BEGIN DOCUMENT SECTION
Brain based Learning 

 

There sure is a lot of hoopla about teaching "with the brain in mind."  

I don't know about you, but I've learned a fair amount and never once thought about how my brain did it.

My brain and I have a deal.  It leaves me alone and I (doing my part) leave it alone.  

Besides, is the brain's role in learning some kind of big news?  

Have we been mistakenly teaching with the liver in mind? 

 

And what about the buttocks?  To be fair, shouldn't there be buttocks based learning?  After all, consider the similarities.

1.  Two hemispheres---technically known as "the cheeks."

2.  A separation between the hemispheres.  In the brain, this separation is the corpus callosum.  In the buttocks, it is the buttus crackus.

3.  Each organ---brain and bum---has a wind instrument for speaking.

 

Butt back to the brain...

Where did this latest exercise in edugoofiness come from? 

 

Tens of thousands of articles (based on serious research) published over a hundred years show how to design and deliver instruction on everything you can think of---with all of it boiled down to a pretty simple routine.

 

But the movers and shakers of Edlanders will never--and CAN never---admit that we know enough and have effective materials to teach anything we want to   Because the prestige, publications, tenure, identity, and self-esteem of Edlanders depends on "being involved in educational reform," in being "innovators," in always having more research to do.
END DOCUMENT SECTION
== QUESTIONS TO ANSWER ==
• 1. In the piece on brain-based learning, what is the separation between the brain's two hemispheres called?
• 2. Extend the piece on brain-based learning, picking up right after its final sentence.
BEGIN DATASET SECTION
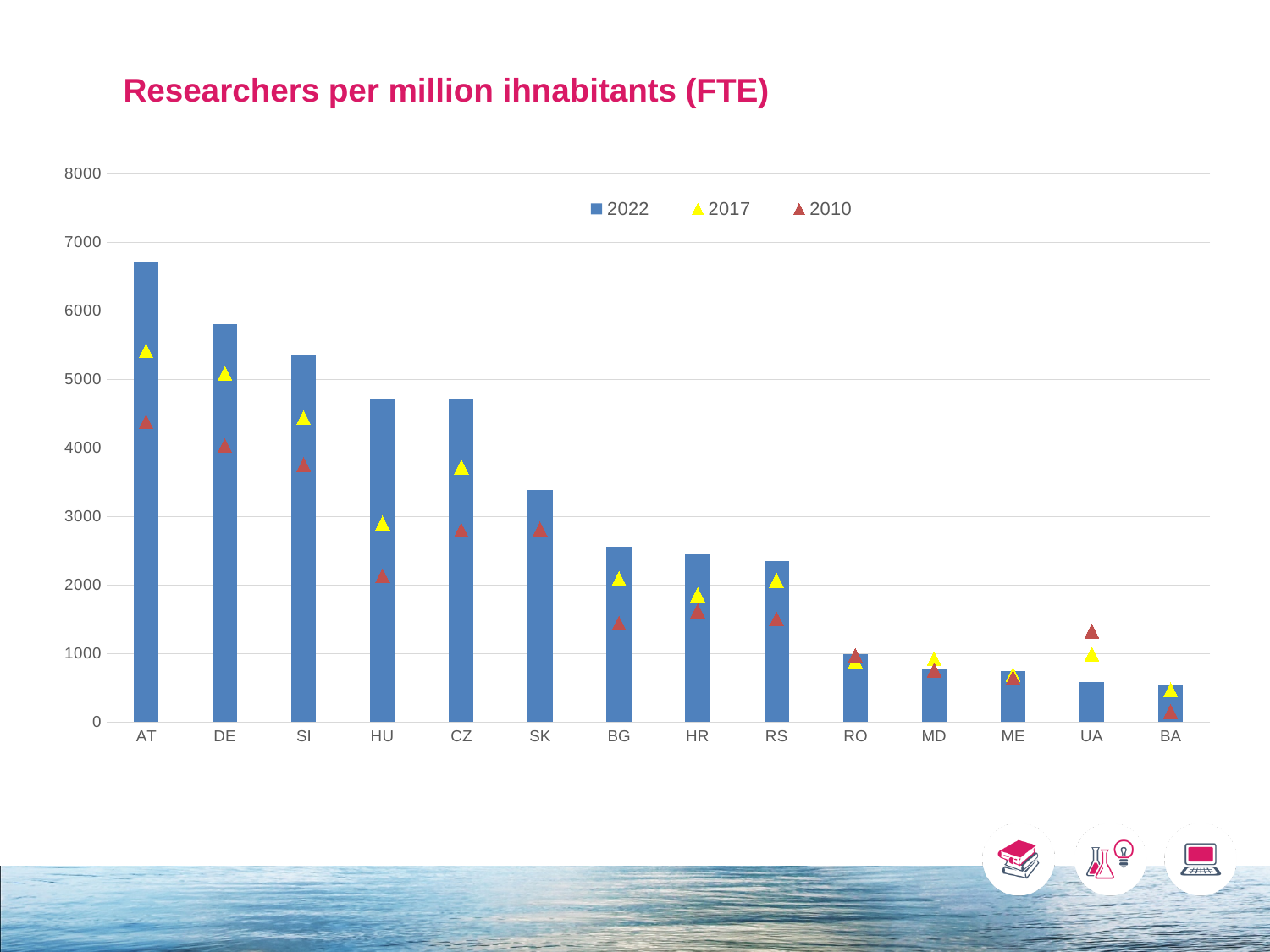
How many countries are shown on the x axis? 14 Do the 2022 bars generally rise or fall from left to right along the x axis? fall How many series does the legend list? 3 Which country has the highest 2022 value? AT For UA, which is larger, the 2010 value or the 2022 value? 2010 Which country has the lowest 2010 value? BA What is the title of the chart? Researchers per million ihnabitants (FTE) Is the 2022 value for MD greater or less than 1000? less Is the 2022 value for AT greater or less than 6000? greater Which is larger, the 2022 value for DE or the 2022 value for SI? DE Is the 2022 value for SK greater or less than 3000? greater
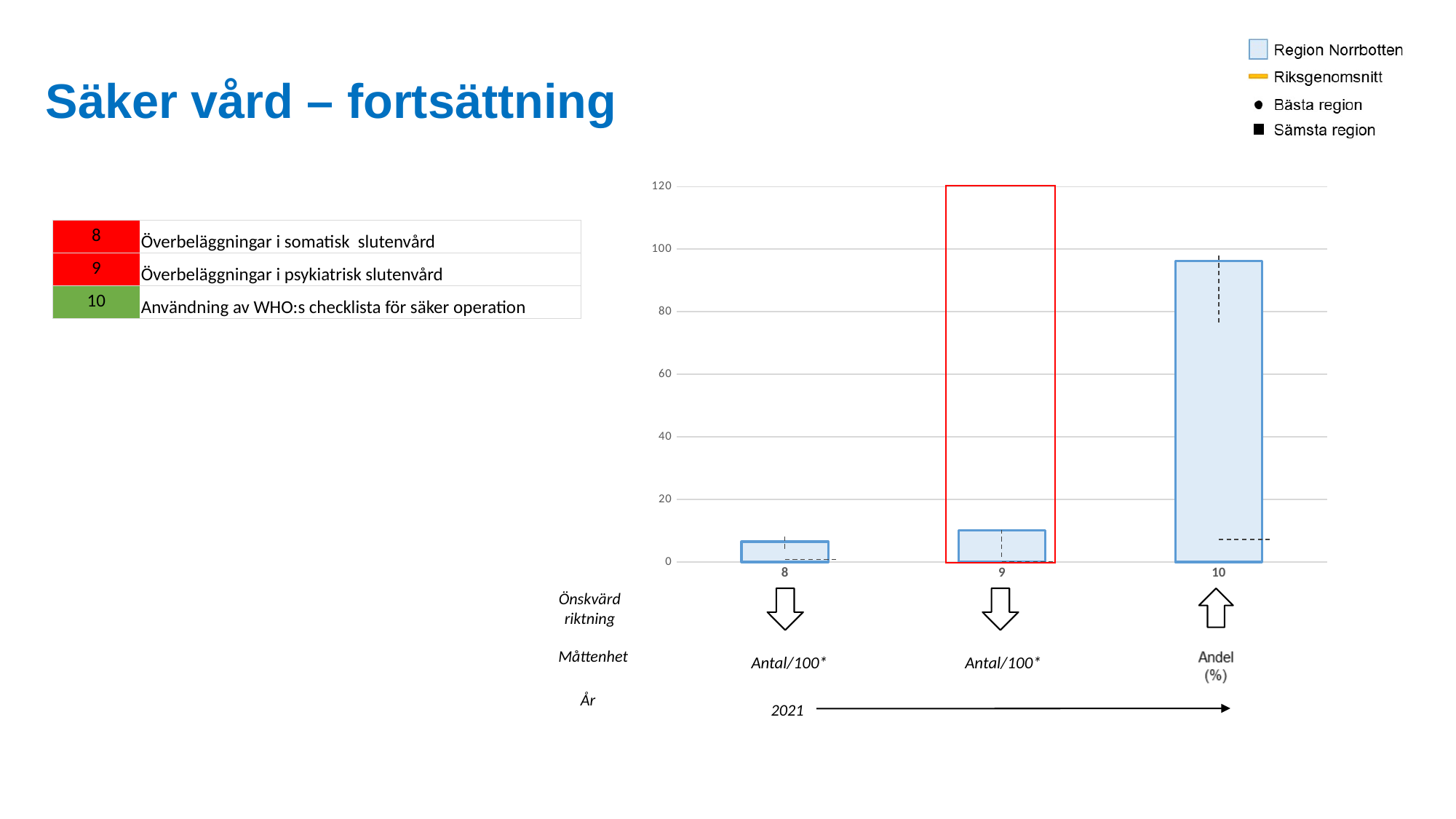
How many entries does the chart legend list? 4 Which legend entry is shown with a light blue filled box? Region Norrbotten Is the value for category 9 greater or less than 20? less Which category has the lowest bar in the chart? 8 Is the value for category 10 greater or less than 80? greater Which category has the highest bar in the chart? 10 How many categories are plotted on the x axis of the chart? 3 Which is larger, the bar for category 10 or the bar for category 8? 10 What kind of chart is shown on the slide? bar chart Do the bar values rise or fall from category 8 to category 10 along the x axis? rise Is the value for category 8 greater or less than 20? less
END DATASET SECTION
== ACTIVITY ANSWERS ==
• 1. The corpus callosum.

• 2.
Because if THE task now was merely to (1) ensure that all teachers know and properly use the well-tested methods and materials (programs) that can teach almost anything to almost anyone; and (2) make these tested and effective materials (programs) for teaching reading, math, science, history, etc., available to anyone--via the internet, CDs, and in books---then Edlanders would be out of biz. And they might have to take their proper place in the scheme of things--selling windup toys on the street, as suggested by Richard Mitchell.

 

The latest load to come down the Yellow Brickhead Road is "brain-based" learning.

 

Here are about a billion urls hyping it to the skies.

http://www.emtech.net/brain_based_learning.html

http://www.loloville.com/brain_based_learning.htm

http://activated.decs.act.gov.au/reading/curr_jour_hotlists_brainresearch.htm

 

Unbeknownst to the gullible of Edland, REAL brain scientists scoff at the way  preliminary and narrow findings have been used by the brain-o-hacks to sell untested ideas and school reform packages.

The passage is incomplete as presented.